Первый луч солнца впился в сетчатку, как остро отточенное лезвие. Она зажмурилась, пытаясь отвернуться, но свет преследовал ее даже под тонкой кожей век, рисуя кроваво-алые узоры. Голова… Голова была не просто пустой. Она была вычищенной дотла, стерильной, словно операционная после тотальной дезинфекции. Мысли не просто отсутствовали – казалось, их никогда и не было.
Она медленно, с трудом открыла глаза. Белый потолок. Безликий, матовый, без единой трещинки. Он нависал над ней, холодный и безразличный, как саван. Паника, тихая и когтистая, впервые пошевелилась где-то глубоко в недрах этого нового, чужого тела. Она попыталась сесть, и мир поплыл, закружился в вальсе из полутонов и неясных силуэтов.
Комната. Большая, почти пустая. Стекло и хром. Никаких личных вещей. Ни фотографий в рамочках, ни растрепанных книг на прикроватной тумбе, ни даже пылинок, танцующих в солнечном луче. Словно здесь никто не жил. Словно ее только что распаковали из заводской упаковки и оставили ждать инструкций.
Она свесила ноги с кровати. Паркет ледяным прикосновением обжег босые ступни. Она посмотрела на них. Длинные пальцы, ухоженные, но без следов лака. Чужие ноги.
– Кто я? – шепот сорвался с губ, и голос показался ей таким же незнакомым, сипловатым от сна и немого ужаса. – Как меня зовут?
Тишина в ответ была оглушительной. Она вдавила пальцы в виски, пытаясь выдавить из себя хоть крупицу памяти, хоть обрывок, клочок, пыльцу былого. Ничего. Абсолютная, тотальная пустота. Вакуум, в котором застревал собственный стук сердца – гулкий, неровный, испуганный.
Она поднялась и пошла, машинально, движимая каким-то древним инстинктом, требующим найти хоть что-то знакомое. Ее ноги сами понесли ее через комнату к огромной, во всю стену, зеркальной двери шкафа.
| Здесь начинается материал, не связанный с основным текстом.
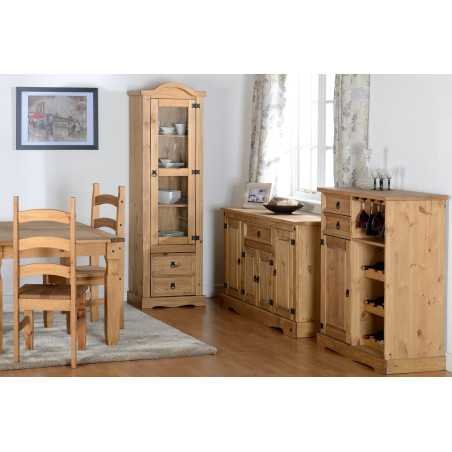 Corona 1 Door 2 Drawer Glass Display Unit - Buy Furniture Online | Modern Furniture USA & Gulf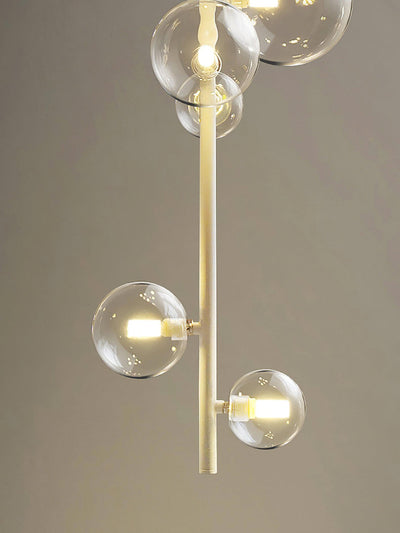 Celeina Pendant Light Brass Glass Cascading for Hallway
Отражение приближалось к ней, а она – к нему, как два корабля, обреченных на столкновение в безвоздушном пространстве.
И вот она увидела себя.
Высокая. Худощавая, почти истощенная. Плечи острые, ключицы, выступающие под бледной, почти фарфоровой кожей. Каштановые волосы, коротко остриженные, беспорядочными прядями падающие на высокий лоб. И глаза… Большие, широко распахнутые, цвета темного янтаря, но сейчас наполненные таким животным, первобытным страхом, что она с трудом узнала в них собственное отражение. На ней была только длинная шелковая ночная рубашка цвета слоновой кости. Она скользнула ладонью по бедру, ощущая шелк и холодок кожи под ним. Ни имени, ни прошлого, ни даже возраста. Только оболочка. Красивая, дорогая, пустая оболочка.
Внезапно ее взгляд упал на тонкую, едва заметную белую линию, пересекающую ладонь поперек. Шрам. Старый, затянувшийся. Она прикоснулась к нему пальцем другой руки. Почему-то именно это молчаливое свидетельство прошлого, эта метка, которую она не могла прочесть, заставила сжаться все внутри. Кто-то или что-то оставило этот след. Значит, жизнь была. Была до этого утра. Куда она делась?
Ее ноги вновь понесли ее, теперь – в ванную. Ослепительно-белый кафель, никелированные поверхности. Все блестело стерильным, неживым блеском. Зубная щетка. Одна. Полотенце. Одно. Никаких следов второго человека. Она жила здесь одна. Это знание пришло само собой, интуитивно, и от него стало еще холоднее.
Она наклонилась к раковине, плеснула ледяной воды в лицо, надеясь, что шок вернет хоть что-то. Вода стекала по щекам, капала с подбородка, но внутри ничего не менялось. Пустота.
И тут ее взгляд упал на небольшую коробочку, стоявшую на полке у зеркала. Простая, картонная, без опознавательных знаков. Она потянулась к ней дрожащей рукой. Крышка откинулась без усилия.
Внутри, на мягкой бархатной подушечке, лежал старый, потрепанный ключ. Ржавый, простой, садовый ключ, каких миллионы. И крошечная, смятая черно-белая фотография. На ней двое детей, мальчик и девочка, лет десяти, обнявшись, смеются на фоне яблони в цвету. Девочка… в ее глазах было столько беззаботной радости, что стало больно смотреть. Она пригляделась. Разве… разве это не ее глаза? Тот же разрез, та же форма? А мальчик… Его лицо вызывало смутное, сдавленное чувство тревоги. Узнавание? Или страх?